## Background

This is documented on the Flask site, but I was trying to help someone debug some old server code that I'd written and couldn't remember how to debug it, so I'm documenting it here as I go through remembering it again so I'll have a single reference to use the next time. Some of the settings look different from what I remember using so I think that Flask has changed a little over time, but since I didn't document it the first time I don't have a record to compare against (well, I probably have some notes in a notebook but it's hard to refer to that when sitting at someone else's desk).

## Setup

The Flask Quickstart tells you what to do, but for some reason when we googled it, the instructions were different, I think it might have lead us to an older form of the documentation. This is the current version (May 20, 2018.)

### The Environment Variables

First you have to tell flask which file contains your flask app by setting the FLASK_APP environment variable. In my case I'm using connexion, an oddly-named adapter that adds support for swagger/OpenApi to Flask. So the file that has the app has this line in it.

application = connexion.FlaskApp(__name__)

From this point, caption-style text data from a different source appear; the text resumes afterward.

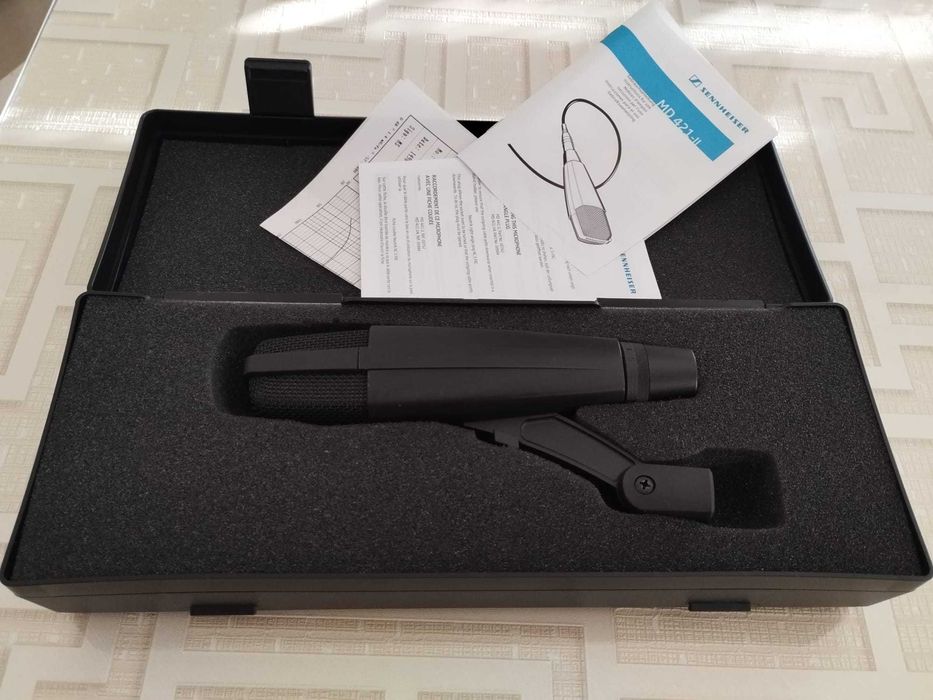 Sennheiser MD 421-II
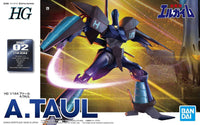 HG 1/144 A.Taul L-Gaim - Glacier Hobbies - Bandai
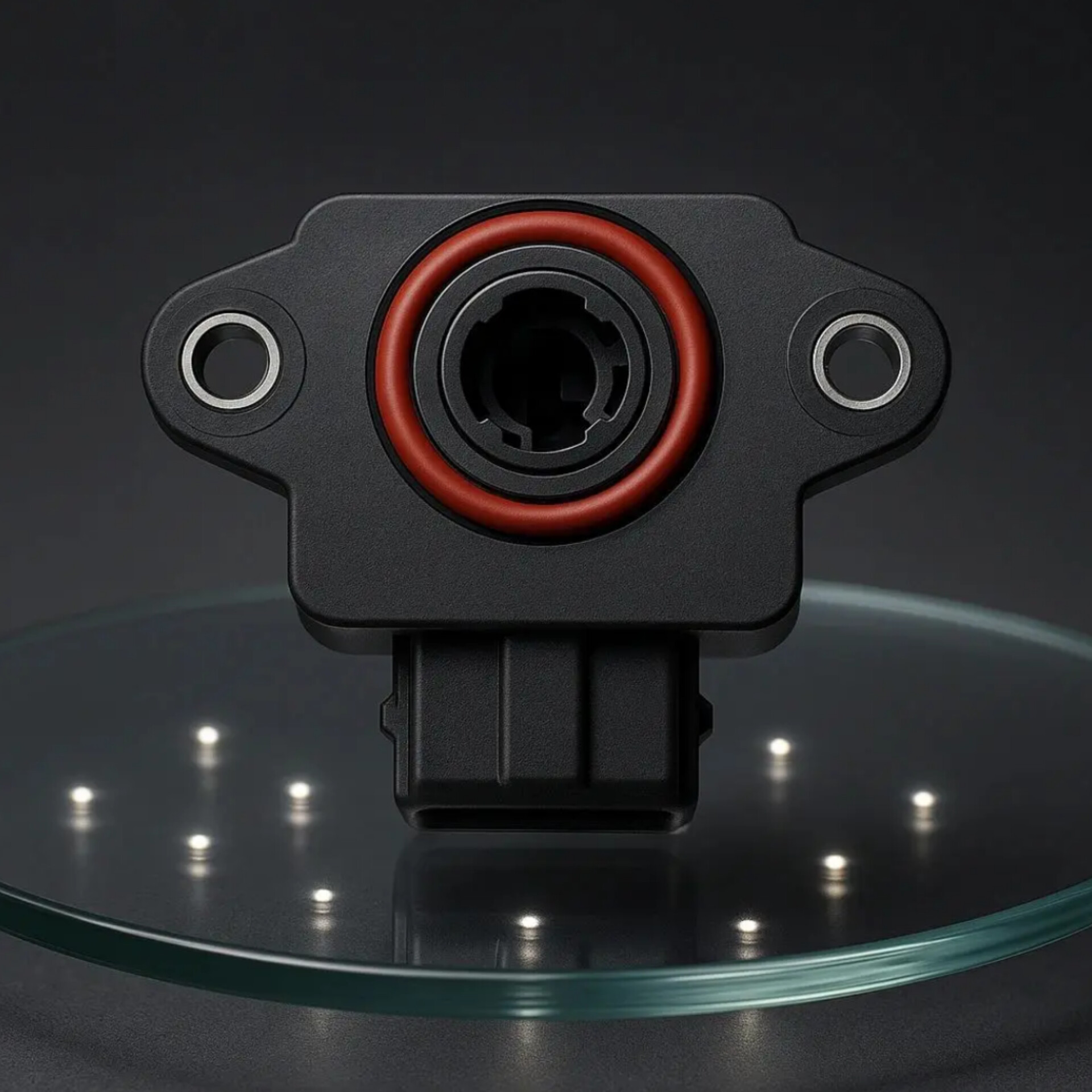 سنسور دریچه گاز طرح زیمنس ( تیبا، کوییک، پراید، ساینا، u4 ) برند skp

In this case that's a file named api.py which we'll say is in the server folder (it isn't, but that's okay) so we need to set our environment accordingly. I use the fish shell so the syntax is slightly different from the Quick Start example. Also - and this caused me a lot of trouble - when I didn't pass in the name of my FlaskApp instance I got this error:

Error: Failed to find application in module "server.api".  Are you sure it contains a Flask application?  Maybe you wrapped it in a WSGI middleware or you are using a factory function.


So I had to specifically tell flask the name of my app by appending it to the end of the setting (perhaps it is looking for app specifically, but I called mine application).

set -x FLASK_APP server.api:application


#### Development Mode

If you want the server to automatically reload when it detects changes then you should to set the FLASK_ENV environment variable to development. This is similar to using FLASK_DEBUG but I think it adds the reloading. Anyway, it does more than just set debug mode.

set -x FLASK_ENV development


## Run It

### The Development server

This is the output of the help string for the development server, note that it uses -h for host so you need to pass in --help to see this output or you will get an error.

flask run --help


### Public Server

The default server runs on localhost, but since I'm hosting the code on a raspberry pi sitting on the network somewhere but debugging it remotely, I need to run it on a public address.